Shaheen’s book is a valuable resource on a subject he knows better than anyone. Quoting well-known sources to reinforce his already strong argument, he then attempts to suggest tangible solutions to this pressing problem—leaving this Arab-American reader with a sense of hope. Finally, as he did in Reel Bad Arabs, he has compiled a list of the films that have been produced since 9/11 for the reader to use as a guide. The list—which now exceeds 1,150 films—includes not only offensive movies, but also those in which their makers attempted to present a more balanced representation.

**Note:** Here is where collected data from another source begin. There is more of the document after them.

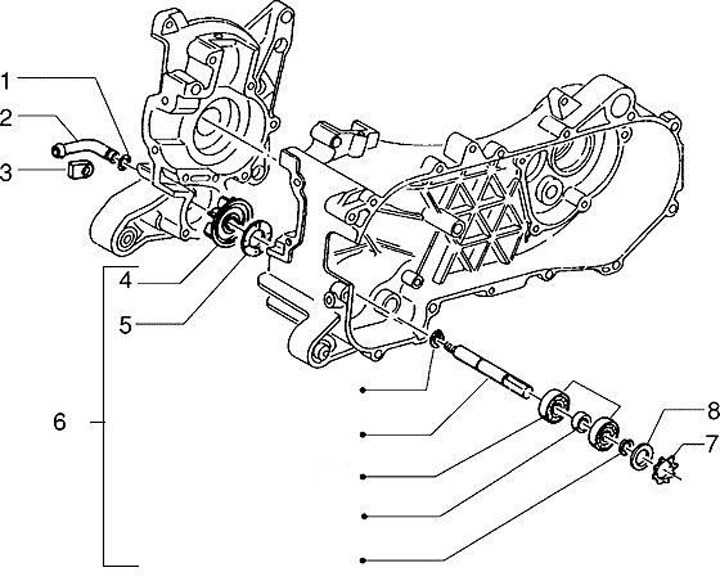 1
2
3
4
5
6
8
7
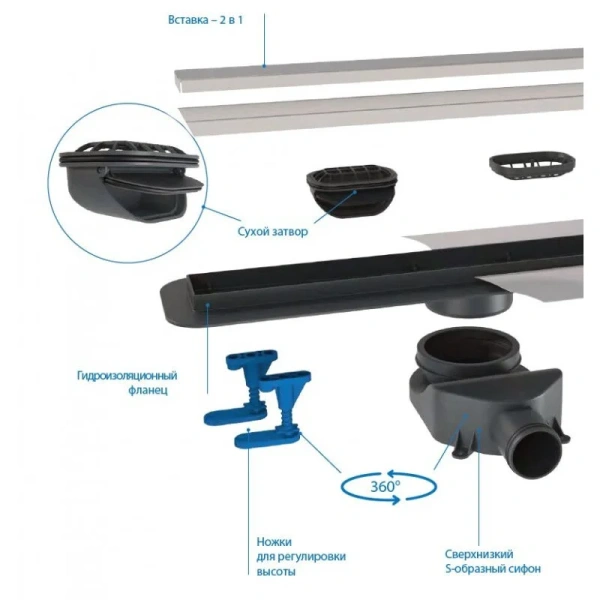 Вставка – 2 в 1

Сухой затвор

Гидроизоляционный фланец

360°

Ножки для регулировки высоты

Сверхнизкий S-образный сифон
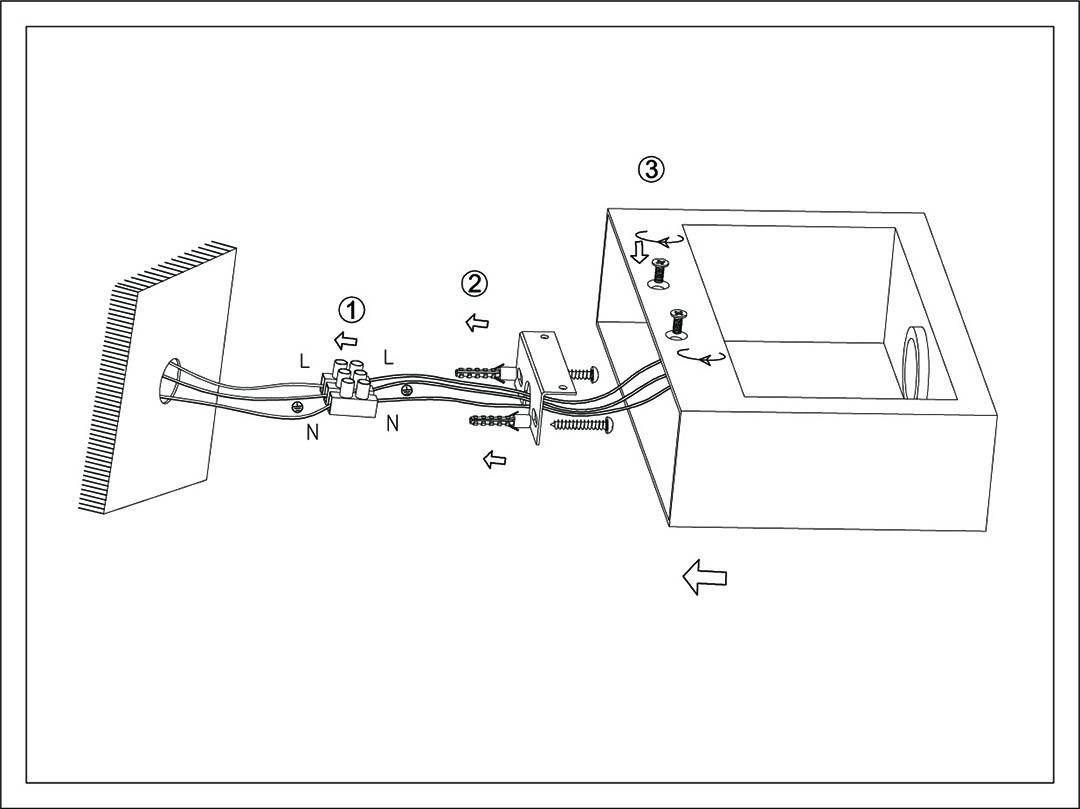 ③

②

①

L

L

N

N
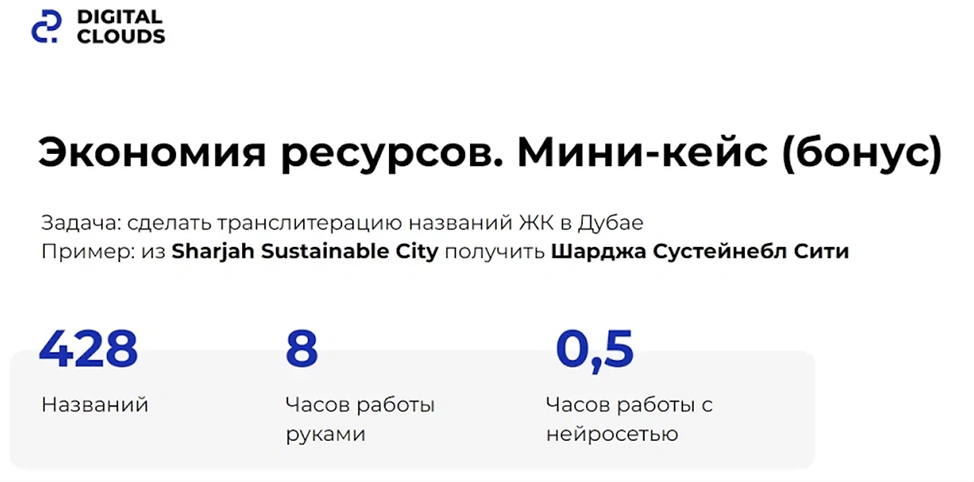 DIGITAL
CLOUDS

Экономия ресурсов. Мини-кейс (бонус)

Задача: сделать транслитерацию названий ЖК в Дубае
Пример: из Sharjah Sustainable City получить Шарджа Сустейнебл Сити

428
Названий

8
Часов работы руками

0,5
Часов работы с нейросетью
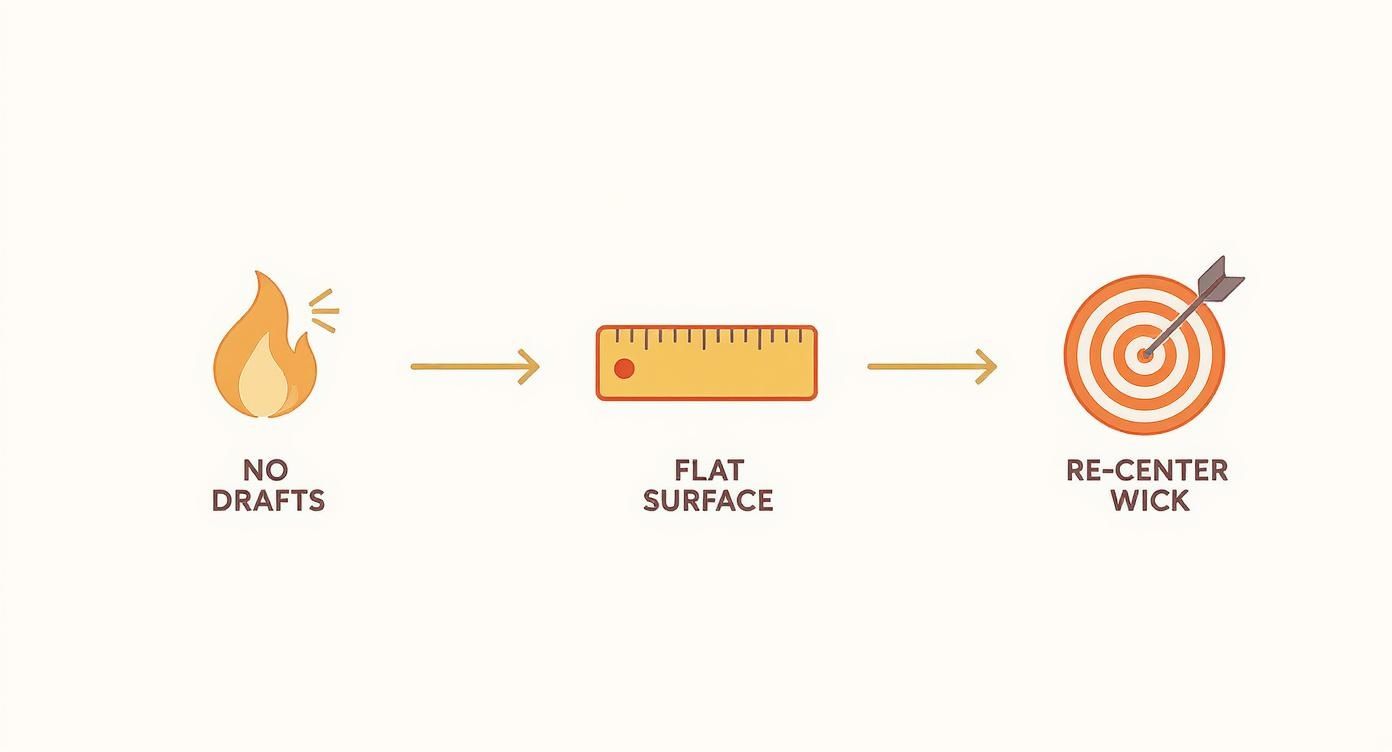 NO DRAFTS

FLAT SURFACE

RE-CENTER WICK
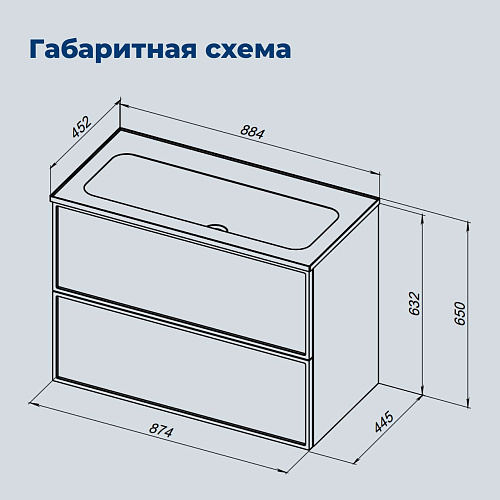 Габаритная схема

452

884

632

650

874

445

This reader made good use of this section of the book. I was thinking of renting the film “Young Black Stallion” for my 7-year-old son after noticing that the back cover of the DVD box had pictures of Arabs with their horses. After reading Shaheen’s assessment of how negative the film is toward Arabs, however, I know not to go anywhere near the movie. On the other hand, Shaheen’s review led me to rent Roberto Benigni’s “The Tiger and the Snow,” which is set in Italy and Iraq during the 2003 U.S.-led invasion. Besides being a warm, moving and funny movie, it presents the Iraqi people as just that—people.
This, after all, is what Professor Shaheen and the majority of the world’s Arabs and Muslims desire: simply to be seen in an objective light, no better, no worse than anyone else. It really isn’t that much to ask—is it?
Jamal Najjab is administrative director for the American Educational Trust and Washington Report on Middle East Affairs.